Last night’s run?
A prime example of my body not failing me, even though my mind had other ideas.
(well, that’s not entirely true – gimme a minute and I’ll explain.)
Let me set the stage first. It’s been ridiculously warm around here lately – as in hitting 70+ the last two days. In March. In Boston. Unreal. These legs have been itching to run, run, RUN in this weather. Hence Monday night’s impromptu rundate with my sis and last night’s planned rundate with the hubs – to the tune of 6.5 miles, around one of our favorite running routes in our neighborhood.
We set out a little after 5pm. It was still in the 60s. Peepers were chirping. A nice warm breeze was blowing. I had my wunder unders on from Lululemon (my latest purchase and newest Lulu infatuation!) and a t-shirt and was ready to rock our run.
My body was tired. I knew it as soon as we got into the first mile. But I told myself to chug on. I knew I had it in me to get through all 6.5, or at least that’s what I told myself at such an early juncture in our run.
We hit mile 2 and I was still feeling really beat up. Tired. But elated that the weather was so gorgeous and that I was running with my favorite running companion ever. So I kept it up.
The miles kept coming and my body was getting more and more tired. And now I’m getting mad at myself. Like what the heck is wrong with me – this is PRIME running weather, I should be rockin’ a mean runner’s high right now.
And then it hit me. Well – two things, really. First – I realized how fast our legs were moving. No wonder…we’re running like maniacs out here right now (no idea on exact pace since we run garmin-less, but my body tells me it was holy-sh*t-fast). And second – my rest day is near. As in – it’s today. Thank God for that. Clearly that’s why I was struggling so much last night. I realize this now, but didn’t fully understand it in that moment last night.
Anyway, we finished out our run, I got past the “struggle” feeling and started to feel better as we neared closer to home.
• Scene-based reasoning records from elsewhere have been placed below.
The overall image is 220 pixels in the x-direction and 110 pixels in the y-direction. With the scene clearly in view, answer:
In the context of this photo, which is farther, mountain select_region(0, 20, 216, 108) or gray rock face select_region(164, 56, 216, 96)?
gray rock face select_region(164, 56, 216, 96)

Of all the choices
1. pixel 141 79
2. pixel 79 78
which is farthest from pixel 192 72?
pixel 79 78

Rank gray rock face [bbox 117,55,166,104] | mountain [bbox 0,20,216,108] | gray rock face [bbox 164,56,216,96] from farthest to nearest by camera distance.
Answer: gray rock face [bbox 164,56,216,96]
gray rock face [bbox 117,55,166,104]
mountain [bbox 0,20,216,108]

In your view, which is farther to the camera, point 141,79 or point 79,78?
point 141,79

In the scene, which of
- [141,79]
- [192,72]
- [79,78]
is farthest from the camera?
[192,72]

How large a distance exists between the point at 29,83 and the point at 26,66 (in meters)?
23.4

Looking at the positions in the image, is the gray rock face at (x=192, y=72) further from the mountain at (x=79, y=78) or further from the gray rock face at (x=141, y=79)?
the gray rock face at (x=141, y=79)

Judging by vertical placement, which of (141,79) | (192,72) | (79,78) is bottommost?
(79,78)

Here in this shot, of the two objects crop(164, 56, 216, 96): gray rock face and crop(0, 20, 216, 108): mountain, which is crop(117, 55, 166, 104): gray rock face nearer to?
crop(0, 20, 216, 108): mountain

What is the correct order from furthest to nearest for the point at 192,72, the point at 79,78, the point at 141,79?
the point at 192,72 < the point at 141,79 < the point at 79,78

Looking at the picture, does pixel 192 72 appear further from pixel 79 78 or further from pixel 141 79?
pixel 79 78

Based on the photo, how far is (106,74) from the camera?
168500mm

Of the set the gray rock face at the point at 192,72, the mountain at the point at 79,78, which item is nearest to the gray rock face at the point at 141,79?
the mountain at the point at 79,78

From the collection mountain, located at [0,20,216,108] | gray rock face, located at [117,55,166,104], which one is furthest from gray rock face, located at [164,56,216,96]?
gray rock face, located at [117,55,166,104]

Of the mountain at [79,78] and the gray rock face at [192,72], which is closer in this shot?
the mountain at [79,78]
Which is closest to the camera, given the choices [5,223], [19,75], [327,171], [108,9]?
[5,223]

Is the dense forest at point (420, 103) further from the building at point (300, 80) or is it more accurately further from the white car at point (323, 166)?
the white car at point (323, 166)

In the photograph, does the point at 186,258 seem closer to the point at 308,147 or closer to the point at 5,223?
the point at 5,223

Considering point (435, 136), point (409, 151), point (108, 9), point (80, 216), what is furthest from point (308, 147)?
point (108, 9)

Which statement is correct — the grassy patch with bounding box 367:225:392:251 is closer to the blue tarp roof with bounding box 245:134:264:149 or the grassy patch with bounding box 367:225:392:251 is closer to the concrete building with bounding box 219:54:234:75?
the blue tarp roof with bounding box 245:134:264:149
We hoofed it up the last hill, around the corner and to the end of our route. I have never been so happy to see the stop sign at the bottom of the hill. I’ll tell ya that.
This is how I looked right after the run – it’s not pretty, oy. Check out that beet red face, hot stuff, lemme tell ya.
(and wow is that a blurry iPhone pic, sorry about that!)
Well – things sorta deteriorated from there. After dinner, I got super duper nauseous. Ick. Took a shower. Sorta felt better. Ended up on the couch the rest of the night. A sign that I pushed it really hard *and* probably a sign that my body was just a wee bit tired, eh? Thank GOD today is my rest day — I am fully and utterly embracing it. Why yes, yes I am. 🙂
So – while I ended up feeling less-than-stellar at the end of the night last night, I still contend that my body did not let me down in the moment I needed it most: during the final few miles of that run, when my mind kept telling me to stop (or “please don’t puke”), my body kept going. Gives me confidence that this mind over matter thing is for real *and* that if you trust your body, 9 times out of 10, it won’t let you down. <—can I get an “amen?!”